StudySmarter Expert Advice🤫
We think this is how you could land Senior / Lead Data Engineer in London
✨Tip Number 1
Network like a pro! Reach out to your connections in the data engineering field and let them know you're on the lookout for opportunities. A friendly chat can lead to referrals or insider info about job openings.
✨Tip Number 2
Show off your skills! Create a portfolio showcasing your best projects, especially those involving SQL, Python, and data pipelines. This will give potential employers a taste of what you can do and set you apart from the crowd.
✨Tip Number 3
Prepare for interviews by brushing up on your problem-solving skills. Be ready to discuss how you've tackled complex data challenges in the past, and don't shy away from whiteboarding your thought process during technical interviews.
✨Tip Number 4
Apply through our website! We love seeing candidates who take the initiative. Plus, it gives you a chance to showcase your enthusiasm for joining our team and working on exciting data projects.
We think you need these skills to ace Senior / Lead Data Engineer in London
Some tips for your application 🫡
Tailor Your CV:Make sure your CV reflects the skills and experiences that align with the Senior Data Engineer role. Highlight your expertise in SQL, Python, and any relevant tools like dbt and Airflow. We want to see how you can contribute to our Data Platform!
Craft a Compelling Cover Letter:Use your cover letter to tell us your story! Explain why you're passionate about data engineering and how your experience makes you a perfect fit for our team. Don’t forget to mention any experience with AI/ML collaboration, as it’s a big part of what we do.
Showcase Problem-Solving Skills:In your application, give examples of how you've tackled complex data challenges in the past. We love pragmatic problem-solvers who can break down ambiguous issues into clear solutions. Share your thought process and the impact of your work!
Apply Through Our Website:We encourage you to apply directly through our website.

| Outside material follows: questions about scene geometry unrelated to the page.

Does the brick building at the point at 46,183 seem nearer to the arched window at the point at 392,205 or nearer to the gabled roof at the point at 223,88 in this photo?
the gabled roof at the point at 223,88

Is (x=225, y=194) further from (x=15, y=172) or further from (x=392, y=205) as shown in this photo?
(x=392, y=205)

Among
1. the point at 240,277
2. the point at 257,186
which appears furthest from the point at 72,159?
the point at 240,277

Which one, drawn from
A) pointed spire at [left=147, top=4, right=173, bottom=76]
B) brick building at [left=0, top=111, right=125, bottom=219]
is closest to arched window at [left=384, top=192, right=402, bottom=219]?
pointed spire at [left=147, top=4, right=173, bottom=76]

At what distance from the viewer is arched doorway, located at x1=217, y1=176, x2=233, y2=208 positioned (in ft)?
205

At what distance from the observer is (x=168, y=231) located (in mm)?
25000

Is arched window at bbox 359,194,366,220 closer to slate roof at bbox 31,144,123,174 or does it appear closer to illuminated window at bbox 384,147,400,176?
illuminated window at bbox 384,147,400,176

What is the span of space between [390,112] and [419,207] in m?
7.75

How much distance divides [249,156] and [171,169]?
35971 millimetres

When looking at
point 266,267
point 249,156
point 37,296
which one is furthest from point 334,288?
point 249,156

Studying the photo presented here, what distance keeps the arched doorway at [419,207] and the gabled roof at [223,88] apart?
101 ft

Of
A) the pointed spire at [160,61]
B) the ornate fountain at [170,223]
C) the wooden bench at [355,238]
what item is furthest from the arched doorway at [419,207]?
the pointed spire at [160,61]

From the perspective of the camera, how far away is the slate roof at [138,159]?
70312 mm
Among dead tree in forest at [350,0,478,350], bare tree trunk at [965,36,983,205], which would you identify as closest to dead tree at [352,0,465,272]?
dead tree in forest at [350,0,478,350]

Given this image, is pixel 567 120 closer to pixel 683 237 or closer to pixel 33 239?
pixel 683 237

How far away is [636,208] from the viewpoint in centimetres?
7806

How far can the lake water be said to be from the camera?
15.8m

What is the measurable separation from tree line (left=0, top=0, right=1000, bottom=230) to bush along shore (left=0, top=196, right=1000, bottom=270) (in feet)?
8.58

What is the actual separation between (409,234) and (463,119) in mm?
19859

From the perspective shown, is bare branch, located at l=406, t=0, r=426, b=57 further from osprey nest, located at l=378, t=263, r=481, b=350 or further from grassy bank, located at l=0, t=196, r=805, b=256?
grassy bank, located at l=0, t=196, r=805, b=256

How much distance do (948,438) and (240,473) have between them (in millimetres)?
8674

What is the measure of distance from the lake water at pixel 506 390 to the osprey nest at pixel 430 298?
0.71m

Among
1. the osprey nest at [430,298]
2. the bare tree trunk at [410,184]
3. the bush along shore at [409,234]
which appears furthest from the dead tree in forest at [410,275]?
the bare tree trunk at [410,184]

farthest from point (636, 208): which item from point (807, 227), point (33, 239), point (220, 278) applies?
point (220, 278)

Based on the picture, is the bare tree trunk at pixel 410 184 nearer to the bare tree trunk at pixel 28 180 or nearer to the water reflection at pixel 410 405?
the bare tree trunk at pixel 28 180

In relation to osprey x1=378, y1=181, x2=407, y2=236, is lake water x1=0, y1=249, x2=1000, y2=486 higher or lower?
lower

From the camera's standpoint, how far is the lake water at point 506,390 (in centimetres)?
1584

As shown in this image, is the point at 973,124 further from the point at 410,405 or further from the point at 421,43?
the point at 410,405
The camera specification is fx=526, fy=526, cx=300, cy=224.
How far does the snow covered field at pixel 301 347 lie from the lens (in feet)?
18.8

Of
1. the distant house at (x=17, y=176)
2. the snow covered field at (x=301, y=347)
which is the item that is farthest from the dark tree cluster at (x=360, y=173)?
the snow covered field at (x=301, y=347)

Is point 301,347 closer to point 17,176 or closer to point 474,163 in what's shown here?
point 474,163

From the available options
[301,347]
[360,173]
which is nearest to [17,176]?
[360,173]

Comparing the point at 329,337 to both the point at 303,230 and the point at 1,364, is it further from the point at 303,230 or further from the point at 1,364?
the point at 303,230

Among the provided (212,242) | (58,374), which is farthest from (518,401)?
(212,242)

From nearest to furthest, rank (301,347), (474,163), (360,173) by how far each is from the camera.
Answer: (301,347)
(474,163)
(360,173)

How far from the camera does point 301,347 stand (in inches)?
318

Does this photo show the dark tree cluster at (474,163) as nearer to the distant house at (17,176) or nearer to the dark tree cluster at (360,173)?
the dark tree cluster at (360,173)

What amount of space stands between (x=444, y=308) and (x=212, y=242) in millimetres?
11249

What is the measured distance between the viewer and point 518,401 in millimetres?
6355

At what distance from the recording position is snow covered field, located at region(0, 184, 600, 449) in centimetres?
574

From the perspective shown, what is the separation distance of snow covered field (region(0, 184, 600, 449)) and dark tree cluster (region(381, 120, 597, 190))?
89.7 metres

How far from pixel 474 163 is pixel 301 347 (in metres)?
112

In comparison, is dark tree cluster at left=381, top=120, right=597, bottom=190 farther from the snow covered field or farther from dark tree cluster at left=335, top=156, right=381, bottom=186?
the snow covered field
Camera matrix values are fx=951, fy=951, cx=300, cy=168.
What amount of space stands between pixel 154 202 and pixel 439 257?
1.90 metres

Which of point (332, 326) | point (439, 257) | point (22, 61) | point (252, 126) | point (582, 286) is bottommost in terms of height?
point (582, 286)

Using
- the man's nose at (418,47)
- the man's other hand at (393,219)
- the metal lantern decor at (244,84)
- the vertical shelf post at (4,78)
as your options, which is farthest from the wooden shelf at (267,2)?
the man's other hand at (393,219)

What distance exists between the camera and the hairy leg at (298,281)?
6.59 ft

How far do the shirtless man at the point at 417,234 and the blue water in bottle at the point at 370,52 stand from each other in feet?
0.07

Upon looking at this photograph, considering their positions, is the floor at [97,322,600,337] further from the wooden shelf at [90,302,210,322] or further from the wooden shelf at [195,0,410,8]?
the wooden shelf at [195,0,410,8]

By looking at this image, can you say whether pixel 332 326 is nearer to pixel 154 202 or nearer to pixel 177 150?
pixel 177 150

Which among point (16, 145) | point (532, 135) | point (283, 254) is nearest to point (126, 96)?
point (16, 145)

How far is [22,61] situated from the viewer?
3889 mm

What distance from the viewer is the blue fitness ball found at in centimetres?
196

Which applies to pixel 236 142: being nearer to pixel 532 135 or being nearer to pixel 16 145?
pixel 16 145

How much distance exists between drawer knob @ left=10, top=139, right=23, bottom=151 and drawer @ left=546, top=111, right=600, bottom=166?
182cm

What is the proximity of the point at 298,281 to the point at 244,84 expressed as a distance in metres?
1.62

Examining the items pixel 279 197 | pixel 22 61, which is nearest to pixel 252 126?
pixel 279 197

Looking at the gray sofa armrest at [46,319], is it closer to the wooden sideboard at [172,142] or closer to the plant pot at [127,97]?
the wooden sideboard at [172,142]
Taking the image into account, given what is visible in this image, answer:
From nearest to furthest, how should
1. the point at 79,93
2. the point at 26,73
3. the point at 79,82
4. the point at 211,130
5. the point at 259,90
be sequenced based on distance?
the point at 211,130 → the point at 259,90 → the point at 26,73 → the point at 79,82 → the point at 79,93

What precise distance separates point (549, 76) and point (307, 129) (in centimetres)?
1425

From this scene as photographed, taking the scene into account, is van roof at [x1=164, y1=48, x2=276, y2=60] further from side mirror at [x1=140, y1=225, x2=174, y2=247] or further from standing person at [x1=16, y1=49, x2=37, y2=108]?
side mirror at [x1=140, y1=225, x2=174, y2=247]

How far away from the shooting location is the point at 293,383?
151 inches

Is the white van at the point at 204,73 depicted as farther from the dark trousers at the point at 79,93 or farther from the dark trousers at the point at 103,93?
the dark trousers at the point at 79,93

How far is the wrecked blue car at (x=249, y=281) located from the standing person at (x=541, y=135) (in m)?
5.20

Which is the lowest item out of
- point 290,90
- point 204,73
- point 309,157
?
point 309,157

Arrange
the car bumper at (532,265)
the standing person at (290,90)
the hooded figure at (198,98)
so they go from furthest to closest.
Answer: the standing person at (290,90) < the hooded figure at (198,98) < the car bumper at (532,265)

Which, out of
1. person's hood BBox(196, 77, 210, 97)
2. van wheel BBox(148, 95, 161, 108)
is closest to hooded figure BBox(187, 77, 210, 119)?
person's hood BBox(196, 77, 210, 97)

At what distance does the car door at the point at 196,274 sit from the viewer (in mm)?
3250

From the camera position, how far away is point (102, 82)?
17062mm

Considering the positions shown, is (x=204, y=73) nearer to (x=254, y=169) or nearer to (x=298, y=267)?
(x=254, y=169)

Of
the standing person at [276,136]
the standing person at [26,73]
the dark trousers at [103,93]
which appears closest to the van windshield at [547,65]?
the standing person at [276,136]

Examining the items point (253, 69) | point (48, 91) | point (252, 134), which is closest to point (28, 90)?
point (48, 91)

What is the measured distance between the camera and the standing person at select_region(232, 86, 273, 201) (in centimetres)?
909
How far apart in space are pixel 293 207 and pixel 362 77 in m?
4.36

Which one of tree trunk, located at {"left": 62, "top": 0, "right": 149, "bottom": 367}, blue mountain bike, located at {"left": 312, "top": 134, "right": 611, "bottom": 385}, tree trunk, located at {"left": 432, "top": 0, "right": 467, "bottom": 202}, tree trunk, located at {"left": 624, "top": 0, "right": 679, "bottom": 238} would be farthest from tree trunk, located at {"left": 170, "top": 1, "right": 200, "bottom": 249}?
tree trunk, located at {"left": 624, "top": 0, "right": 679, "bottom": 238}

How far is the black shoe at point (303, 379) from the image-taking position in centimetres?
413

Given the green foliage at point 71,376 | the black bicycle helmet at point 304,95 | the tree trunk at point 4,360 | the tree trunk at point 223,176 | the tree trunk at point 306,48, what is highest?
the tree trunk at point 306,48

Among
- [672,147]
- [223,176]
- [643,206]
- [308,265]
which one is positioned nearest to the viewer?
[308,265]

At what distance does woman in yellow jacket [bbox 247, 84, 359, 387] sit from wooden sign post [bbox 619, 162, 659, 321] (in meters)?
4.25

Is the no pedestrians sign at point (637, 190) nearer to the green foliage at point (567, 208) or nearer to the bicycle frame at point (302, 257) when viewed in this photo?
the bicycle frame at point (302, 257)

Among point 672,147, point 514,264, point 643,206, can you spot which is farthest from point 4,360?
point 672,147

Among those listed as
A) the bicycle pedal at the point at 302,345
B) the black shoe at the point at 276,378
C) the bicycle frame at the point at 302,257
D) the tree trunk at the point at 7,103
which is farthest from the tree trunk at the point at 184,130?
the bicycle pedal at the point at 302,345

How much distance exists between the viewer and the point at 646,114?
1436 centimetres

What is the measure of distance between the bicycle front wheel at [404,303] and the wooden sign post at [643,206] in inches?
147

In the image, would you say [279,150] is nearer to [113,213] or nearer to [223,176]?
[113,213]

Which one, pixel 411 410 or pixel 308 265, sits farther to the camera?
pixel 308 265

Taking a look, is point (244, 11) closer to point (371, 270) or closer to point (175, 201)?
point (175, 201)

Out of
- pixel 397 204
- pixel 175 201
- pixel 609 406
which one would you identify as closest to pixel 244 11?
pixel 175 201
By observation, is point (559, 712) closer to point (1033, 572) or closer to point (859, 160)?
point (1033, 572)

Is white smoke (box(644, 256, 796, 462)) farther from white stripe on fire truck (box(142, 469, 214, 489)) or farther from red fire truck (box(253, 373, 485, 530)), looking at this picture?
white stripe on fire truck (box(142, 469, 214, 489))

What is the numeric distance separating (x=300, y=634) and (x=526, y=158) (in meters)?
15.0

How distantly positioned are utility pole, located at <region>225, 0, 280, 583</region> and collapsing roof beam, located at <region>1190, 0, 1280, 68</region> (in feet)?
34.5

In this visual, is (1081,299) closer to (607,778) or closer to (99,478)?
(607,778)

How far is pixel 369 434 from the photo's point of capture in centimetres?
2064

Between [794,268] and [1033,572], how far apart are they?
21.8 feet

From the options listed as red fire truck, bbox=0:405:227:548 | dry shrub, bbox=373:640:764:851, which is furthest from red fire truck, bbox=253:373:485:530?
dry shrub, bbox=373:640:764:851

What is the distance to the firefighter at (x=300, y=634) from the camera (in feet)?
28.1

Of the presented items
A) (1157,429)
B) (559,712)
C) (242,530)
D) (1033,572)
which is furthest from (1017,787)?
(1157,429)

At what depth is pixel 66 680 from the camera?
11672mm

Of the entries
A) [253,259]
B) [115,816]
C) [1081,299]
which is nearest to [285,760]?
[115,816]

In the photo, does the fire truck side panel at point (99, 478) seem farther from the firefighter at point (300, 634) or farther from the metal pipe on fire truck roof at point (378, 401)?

It’s the best way for us to receive your application and ensures you’re considered for the role. Plus, it shows us you’re keen on joining our awesome team at StudySmarter!
How to prepare for a job interview at Bullish
✨Know Your Data Engineering Fundamentals
Brush up on your data modelling fundamentals, especially around schemas, grain, and lineage. Be ready to discuss how you’ve applied these concepts in previous roles, as this will show your depth of knowledge and practical experience.
✨Showcase Your Problem-Solving Skills
Prepare to share specific examples where you've decomposed ambiguous problems into clear data solutions. Use the STAR method (Situation, Task, Action, Result) to structure your responses, highlighting your pragmatic approach to problem-solving.
✨Familiarise Yourself with Tools and Technologies
Make sure you’re well-versed in the tools mentioned in the job description, like dbt, Apache Airflow, and GCP. Be ready to discuss your experience with these technologies and how you’ve used them to design and maintain production data pipelines.
✨Communicate Effectively
Practice articulating your thoughts clearly, especially when discussing architecture and data stories. Being a strong communicator is key, so consider doing mock interviews or explaining complex concepts to a friend to build your confidence.